Generative language models face persistent challenges when transitioning from training to practical application. One significant difficulty lies in aligning these models to perform optimally during inference. Current methods, such as Reinforcement Learning from Human Feedback (RLHF), focus on improving win rates against a baseline model. However, they often overlook the role of inference-time decoding strategies like Best-of-N sampling and controlled decoding. This mismatch between training objectives and real-world usage can lead to inefficiencies, affecting the quality and reliability of the outputs.

To address these challenges, researchers at Google DeepMind and Google Research have developed InfAlign, a machine-learning framework designed to align language models with inference-aware strategies. InfAlign incorporates inference-time methods into the alignment process, aiming to bridge the gap between training and application. It does so through a calibrated reinforcement learning approach that adjusts reward functions based on specific inference strategies. InfAlign is particularly effective for techniques like Best-of-N sampling, where multiple responses are generated and the best one is selected, and Worst-of-N, which is often used for safety evaluations. This approach ensures that aligned models perform well in both controlled environments and real-world scenarios.

Technical Insights and Benefits

At the core of InfAlign is the Calibrate-and-Transform Reinforcement Learning (CTRL) algorithm, which follows a three-step process: calibrating reward scores, transforming these scores based on inference strategies, and solving a KL-regularized optimization problem. By tailoring reward transformations to specific scenarios, InfAlign aligns training objectives with inference needs. This approach enhances inference-time win rates while maintaining computational efficiency. Beyond performance metrics, InfAlign adds robustness, enabling models to handle diverse decoding strategies effectively and produce consistent, high-quality outputs.

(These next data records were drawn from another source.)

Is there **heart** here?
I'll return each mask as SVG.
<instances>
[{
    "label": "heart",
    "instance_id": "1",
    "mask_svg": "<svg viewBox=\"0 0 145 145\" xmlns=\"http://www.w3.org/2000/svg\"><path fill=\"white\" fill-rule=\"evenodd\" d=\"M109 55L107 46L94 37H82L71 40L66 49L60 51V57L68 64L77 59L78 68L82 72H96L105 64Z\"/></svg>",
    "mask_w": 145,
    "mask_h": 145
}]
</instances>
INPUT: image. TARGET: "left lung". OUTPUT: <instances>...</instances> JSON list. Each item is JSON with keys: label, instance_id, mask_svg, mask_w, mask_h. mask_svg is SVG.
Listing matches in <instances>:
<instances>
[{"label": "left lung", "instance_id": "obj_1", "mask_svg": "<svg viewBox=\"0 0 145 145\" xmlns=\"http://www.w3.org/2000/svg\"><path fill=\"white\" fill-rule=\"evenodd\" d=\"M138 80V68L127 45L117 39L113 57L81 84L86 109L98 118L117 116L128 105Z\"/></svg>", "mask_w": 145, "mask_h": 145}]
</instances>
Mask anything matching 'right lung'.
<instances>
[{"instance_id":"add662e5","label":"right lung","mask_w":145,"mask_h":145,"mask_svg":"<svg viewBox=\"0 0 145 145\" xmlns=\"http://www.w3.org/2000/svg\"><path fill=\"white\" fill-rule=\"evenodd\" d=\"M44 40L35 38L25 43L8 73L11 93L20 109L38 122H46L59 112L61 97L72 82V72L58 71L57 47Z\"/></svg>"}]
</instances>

Empirical Results and Insights

The effectiveness of InfAlign is demonstrated using the Anthropic Helpfulness and Harmlessness datasets. In these experiments, InfAlign improved inference-time win rates by 8-12% for Best-of-N sampling and by 4-9% for Worst-of-N safety assessments compared to existing methods. These improvements are attributed to its calibrated reward transformations, which address reward model miscalibrations. The framework reduces absolute errors and ensures consistent performance across varying inference scenarios, making it a reliable and adaptable solution.

Conclusion

InfAlign represents a significant advancement in aligning generative language models for real-world applications. By incorporating inference-aware strategies, it addresses key discrepancies between training and deployment. Its robust theoretical foundation and empirical results highlight its potential to improve AI system alignment comprehensively. As generative models are increasingly used in diverse applications, frameworks like InfAlign will be essential for ensuring both effectiveness and reliability.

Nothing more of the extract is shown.